Alien | Covenant Netflix
For the uninitiated, scrolling through Netflix’s sci-fi section and landing on Alien: Covenant (2017) might look like a win. You have the legendary Ridley Scott returning to the franchise he started with the 1979 masterpiece. You have Michael Fassbender playing two creepy androids. You have chestbursters, facehuggers, and that iconic H.R. Giger biomechanical dread.
But for fans who have watched the film cycle through various streaming platforms—from HBO Max to Starz and now, in many regions, Netflix— Covenant exists as a beautifully grotesque tombstone. It is the film where the ambitious, philosophical reboot of Prometheus crashed headlong into the demands of a slasher sequel. Watching it on Netflix today isn't just viewing a movie; it's witnessing a franchise having an identity crisis in 4K HDR. Netflix’s algorithm likely categorizes Alien: Covenant under "Action & Adventure" or "Horror." But that’s the core problem with the film. Scott never wanted to just make a horror movie. alien covenant netflix
This leaves viewers frustrated. The Engineers—the god-like aliens from Prometheus —are wiped out in a five-second montage of David dropping black goo bombs. The film punishes you for caring about the lore. It says, "You wanted the monster? Here is the monster. Now shut up." Yes, but with a caveat. Alien: Covenant is a gorgeous disaster. It is rated R for a reason; the violence is visceral and unflinching, a stark contrast to the sanitized jump scares of modern streaming horror. The production design is immaculate—the Covenant ship feels like a brutalist cathedral in space. You have chestbursters, facehuggers, and that iconic H
The film brutally kills off Elizabeth Shaw (Noomi Rapace) off-screen, revealing her corpse as a lab experiment. If you didn't watch the online viral marketing videos ( The Crossing ), you would have no idea why the Covenant crew is doomed the moment they answer David’s signal.

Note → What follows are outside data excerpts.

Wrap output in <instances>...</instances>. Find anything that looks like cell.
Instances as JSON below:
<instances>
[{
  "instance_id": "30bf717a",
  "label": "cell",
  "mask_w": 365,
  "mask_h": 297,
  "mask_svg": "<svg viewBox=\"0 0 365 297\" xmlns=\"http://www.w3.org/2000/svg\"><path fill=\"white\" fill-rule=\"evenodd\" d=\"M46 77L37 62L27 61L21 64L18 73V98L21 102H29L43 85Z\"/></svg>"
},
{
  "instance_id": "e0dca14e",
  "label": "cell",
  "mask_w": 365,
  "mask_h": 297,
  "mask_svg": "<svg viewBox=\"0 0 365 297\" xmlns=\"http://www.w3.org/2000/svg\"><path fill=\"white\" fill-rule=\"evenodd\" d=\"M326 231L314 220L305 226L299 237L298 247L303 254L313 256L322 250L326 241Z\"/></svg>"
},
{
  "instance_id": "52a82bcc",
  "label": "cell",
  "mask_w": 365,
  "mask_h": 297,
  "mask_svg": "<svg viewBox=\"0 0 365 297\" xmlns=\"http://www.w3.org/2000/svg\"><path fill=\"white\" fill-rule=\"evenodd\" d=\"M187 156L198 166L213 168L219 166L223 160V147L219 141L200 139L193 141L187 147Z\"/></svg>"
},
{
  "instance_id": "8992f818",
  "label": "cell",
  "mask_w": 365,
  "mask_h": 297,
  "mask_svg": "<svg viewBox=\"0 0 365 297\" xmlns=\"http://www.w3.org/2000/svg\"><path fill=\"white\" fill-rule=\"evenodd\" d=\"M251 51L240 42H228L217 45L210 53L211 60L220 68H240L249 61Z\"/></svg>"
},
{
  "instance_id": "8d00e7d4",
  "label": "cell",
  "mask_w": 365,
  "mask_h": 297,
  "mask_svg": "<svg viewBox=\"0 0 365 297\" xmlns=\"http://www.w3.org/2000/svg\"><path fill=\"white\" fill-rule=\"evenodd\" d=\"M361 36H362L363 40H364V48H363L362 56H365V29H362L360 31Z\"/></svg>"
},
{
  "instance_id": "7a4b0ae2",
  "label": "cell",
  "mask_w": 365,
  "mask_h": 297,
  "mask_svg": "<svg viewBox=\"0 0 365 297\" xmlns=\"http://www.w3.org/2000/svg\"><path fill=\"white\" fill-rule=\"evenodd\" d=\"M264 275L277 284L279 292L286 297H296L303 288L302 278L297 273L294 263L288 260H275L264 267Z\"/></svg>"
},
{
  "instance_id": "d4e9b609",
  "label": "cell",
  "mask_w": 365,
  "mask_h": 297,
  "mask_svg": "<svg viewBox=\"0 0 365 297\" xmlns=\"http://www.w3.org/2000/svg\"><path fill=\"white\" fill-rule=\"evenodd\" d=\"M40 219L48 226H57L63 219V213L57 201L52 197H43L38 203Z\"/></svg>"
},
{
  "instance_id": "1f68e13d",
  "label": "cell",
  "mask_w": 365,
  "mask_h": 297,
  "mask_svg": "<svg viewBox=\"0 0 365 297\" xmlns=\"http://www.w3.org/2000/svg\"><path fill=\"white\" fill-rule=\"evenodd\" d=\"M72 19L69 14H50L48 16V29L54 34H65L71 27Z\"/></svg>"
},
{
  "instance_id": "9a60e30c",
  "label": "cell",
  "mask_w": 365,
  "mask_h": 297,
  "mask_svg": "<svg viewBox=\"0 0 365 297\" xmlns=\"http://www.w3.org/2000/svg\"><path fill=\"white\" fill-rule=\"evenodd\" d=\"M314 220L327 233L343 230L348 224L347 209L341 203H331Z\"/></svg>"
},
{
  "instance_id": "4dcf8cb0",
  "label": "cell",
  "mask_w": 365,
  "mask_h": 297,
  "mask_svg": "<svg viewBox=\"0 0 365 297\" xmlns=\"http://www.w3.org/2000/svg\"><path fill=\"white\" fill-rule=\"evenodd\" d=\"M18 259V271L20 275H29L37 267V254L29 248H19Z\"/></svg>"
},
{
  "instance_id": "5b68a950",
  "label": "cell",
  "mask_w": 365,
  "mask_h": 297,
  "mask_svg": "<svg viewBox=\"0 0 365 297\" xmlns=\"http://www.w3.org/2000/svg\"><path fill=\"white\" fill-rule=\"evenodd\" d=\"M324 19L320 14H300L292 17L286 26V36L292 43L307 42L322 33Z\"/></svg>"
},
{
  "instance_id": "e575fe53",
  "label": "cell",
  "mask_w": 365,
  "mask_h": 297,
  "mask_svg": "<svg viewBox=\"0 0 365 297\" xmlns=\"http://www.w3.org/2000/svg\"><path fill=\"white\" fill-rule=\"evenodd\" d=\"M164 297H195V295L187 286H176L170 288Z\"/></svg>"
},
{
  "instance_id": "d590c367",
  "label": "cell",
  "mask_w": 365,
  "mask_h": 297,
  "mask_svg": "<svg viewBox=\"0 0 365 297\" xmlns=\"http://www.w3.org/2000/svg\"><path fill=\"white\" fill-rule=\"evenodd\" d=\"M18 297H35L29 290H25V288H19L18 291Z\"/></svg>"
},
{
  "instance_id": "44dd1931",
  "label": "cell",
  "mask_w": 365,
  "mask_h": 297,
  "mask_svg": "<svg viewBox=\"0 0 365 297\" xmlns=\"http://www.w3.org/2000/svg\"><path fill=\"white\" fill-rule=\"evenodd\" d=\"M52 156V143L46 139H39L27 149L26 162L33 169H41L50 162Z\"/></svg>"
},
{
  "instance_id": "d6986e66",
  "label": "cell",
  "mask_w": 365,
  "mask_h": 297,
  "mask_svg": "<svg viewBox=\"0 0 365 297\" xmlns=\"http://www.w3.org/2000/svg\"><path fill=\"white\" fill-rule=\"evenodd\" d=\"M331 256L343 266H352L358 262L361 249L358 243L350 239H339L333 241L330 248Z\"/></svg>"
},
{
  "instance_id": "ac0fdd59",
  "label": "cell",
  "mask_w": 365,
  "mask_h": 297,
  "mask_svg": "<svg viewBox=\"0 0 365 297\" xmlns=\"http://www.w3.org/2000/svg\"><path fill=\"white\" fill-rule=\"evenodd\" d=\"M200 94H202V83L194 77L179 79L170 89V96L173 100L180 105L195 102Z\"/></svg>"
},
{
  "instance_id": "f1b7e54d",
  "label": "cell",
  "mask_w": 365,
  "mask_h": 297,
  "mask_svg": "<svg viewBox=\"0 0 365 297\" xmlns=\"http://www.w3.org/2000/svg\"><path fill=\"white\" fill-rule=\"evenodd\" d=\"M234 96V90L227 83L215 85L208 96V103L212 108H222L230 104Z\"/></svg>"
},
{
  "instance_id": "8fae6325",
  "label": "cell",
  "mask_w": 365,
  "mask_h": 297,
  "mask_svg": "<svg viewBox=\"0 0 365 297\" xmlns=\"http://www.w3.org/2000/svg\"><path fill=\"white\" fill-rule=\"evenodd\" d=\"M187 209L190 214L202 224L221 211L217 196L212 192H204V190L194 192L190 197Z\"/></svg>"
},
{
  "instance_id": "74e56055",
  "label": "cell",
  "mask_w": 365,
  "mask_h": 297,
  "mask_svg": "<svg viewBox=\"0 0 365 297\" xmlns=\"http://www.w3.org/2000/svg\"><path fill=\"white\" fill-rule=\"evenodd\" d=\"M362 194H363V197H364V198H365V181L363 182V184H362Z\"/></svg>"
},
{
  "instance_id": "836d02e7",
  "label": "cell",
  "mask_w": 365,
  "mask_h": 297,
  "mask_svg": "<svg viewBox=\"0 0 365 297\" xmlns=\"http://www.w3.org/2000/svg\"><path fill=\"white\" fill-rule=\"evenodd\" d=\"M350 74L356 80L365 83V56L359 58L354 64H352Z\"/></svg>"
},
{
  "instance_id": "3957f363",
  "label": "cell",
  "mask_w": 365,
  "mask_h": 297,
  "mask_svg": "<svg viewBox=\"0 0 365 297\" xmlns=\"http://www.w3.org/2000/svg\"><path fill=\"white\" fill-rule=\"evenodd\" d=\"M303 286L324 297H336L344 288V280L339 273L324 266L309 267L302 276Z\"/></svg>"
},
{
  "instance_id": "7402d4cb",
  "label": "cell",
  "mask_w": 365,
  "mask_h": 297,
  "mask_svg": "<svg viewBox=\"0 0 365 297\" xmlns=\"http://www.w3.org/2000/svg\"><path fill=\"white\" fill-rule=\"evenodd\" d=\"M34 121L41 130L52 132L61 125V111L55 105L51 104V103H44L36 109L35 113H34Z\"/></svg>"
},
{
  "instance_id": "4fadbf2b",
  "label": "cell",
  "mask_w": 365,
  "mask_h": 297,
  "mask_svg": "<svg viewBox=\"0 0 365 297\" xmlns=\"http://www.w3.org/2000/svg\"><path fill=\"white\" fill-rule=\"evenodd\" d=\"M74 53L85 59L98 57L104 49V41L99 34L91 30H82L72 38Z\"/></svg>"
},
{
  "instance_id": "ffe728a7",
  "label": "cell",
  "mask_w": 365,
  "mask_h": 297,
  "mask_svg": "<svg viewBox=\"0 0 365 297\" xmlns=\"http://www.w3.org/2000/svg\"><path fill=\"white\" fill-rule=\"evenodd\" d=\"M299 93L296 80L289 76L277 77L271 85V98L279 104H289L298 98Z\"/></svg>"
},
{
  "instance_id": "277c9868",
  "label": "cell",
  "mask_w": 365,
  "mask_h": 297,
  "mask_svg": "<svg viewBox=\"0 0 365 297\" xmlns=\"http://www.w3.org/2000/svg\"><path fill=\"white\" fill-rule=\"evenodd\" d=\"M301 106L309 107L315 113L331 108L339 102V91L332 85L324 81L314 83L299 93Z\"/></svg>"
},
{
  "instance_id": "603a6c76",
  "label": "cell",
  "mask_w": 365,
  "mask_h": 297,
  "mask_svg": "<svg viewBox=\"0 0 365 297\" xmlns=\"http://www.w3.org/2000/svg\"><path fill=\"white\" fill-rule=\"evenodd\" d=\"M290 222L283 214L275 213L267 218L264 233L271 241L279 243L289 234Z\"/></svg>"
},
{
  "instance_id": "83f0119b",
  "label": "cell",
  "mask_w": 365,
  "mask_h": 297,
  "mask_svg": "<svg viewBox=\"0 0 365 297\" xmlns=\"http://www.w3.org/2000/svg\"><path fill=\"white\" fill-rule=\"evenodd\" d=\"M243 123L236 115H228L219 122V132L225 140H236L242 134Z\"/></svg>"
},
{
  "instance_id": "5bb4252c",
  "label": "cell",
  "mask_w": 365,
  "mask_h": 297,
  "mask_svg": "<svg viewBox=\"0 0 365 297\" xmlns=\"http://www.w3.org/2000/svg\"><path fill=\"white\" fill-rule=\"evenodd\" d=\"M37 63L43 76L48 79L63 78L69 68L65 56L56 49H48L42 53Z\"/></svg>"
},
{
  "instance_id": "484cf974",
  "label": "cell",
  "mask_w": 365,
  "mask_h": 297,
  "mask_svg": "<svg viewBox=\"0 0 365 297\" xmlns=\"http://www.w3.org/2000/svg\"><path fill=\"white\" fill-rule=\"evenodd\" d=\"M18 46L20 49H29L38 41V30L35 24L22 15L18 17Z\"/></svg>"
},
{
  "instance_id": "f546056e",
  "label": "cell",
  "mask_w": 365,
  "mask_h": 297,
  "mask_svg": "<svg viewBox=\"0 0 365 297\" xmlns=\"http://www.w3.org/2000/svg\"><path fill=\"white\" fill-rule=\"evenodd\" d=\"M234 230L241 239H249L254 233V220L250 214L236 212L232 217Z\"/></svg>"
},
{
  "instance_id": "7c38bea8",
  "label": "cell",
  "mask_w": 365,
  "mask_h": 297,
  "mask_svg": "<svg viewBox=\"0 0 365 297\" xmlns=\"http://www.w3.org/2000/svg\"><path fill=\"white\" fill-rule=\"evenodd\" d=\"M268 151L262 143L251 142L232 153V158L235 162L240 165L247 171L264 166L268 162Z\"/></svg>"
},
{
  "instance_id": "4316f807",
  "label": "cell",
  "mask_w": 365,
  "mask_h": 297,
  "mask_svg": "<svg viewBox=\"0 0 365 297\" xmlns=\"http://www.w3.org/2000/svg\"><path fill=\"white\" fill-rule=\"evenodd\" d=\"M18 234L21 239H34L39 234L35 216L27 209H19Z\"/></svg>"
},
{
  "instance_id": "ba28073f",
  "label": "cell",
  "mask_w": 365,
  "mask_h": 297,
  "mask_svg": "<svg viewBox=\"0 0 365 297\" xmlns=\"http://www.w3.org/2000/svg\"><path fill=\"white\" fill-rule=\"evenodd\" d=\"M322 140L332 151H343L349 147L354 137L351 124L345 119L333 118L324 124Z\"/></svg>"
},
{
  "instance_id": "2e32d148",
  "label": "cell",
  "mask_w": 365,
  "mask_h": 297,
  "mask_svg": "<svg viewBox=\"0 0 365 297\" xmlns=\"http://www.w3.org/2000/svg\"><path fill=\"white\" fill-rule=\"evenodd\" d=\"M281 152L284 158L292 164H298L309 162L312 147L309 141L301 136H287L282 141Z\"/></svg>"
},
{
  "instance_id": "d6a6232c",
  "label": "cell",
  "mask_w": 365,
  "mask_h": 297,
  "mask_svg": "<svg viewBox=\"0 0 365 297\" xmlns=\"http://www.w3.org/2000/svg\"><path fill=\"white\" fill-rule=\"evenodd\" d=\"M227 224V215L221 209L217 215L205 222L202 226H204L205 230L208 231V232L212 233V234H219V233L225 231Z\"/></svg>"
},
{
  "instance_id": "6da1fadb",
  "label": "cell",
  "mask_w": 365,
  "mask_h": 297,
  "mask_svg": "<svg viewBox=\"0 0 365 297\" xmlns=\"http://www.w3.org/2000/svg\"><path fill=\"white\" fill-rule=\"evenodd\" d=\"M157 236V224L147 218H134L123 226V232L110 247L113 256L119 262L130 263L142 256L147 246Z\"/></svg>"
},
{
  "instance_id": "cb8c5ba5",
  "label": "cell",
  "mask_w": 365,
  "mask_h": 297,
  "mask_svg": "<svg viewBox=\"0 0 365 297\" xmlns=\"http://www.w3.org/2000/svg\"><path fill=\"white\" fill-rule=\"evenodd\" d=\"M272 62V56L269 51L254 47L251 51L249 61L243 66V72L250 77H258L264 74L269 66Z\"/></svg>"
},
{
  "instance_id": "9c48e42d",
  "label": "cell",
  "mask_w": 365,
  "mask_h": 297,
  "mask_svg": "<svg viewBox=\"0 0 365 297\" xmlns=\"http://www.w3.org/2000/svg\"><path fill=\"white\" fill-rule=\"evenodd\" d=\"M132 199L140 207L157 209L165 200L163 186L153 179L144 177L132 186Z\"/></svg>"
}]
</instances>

Netflix didn’t buy those shorts. They just bought the movie. It is the film where the ambitious, philosophical
Alien: Covenant on Netflix is a cautionary tale. It proves that giving the audience exactly what they ask for (more aliens) while taking away what they loved (coherent philosophy) results in a cinematic stillbirth. It’s worth a watch for the gore and Fassbender’s bizarre, operatic performance. Just know that when you hit play, you aren't starting a story. You are walking into the middle of a funeral.
However, watching it on Netflix serves as a reminder that the Alien franchise is currently dead in the water. Plans for a third Prometheus prequel ( Alien: Awakening ) were scrapped due to Covenant ’s lukewarm box office. The story ends on a cliffhanger: David walking into the cryo-chambers with two facehugger embryos, taking control of the ship.
Their duet in the canteen—where David kisses Walter and recites Shelley’s Ozymandias —is the most intellectually stimulating moment in any Alien film since the original. It is also the moment where casual Netflix viewers likely change the channel. The film is haunted by the ghost of a better, weirder movie Scott wanted to make about artificial intelligence, not the one about a white "neomorph" biting heads off. Streaming Alien: Covenant on Netflix amplifies its biggest flaw: it feels like the middle chapter of a trilogy where we are missing the beginning and the end.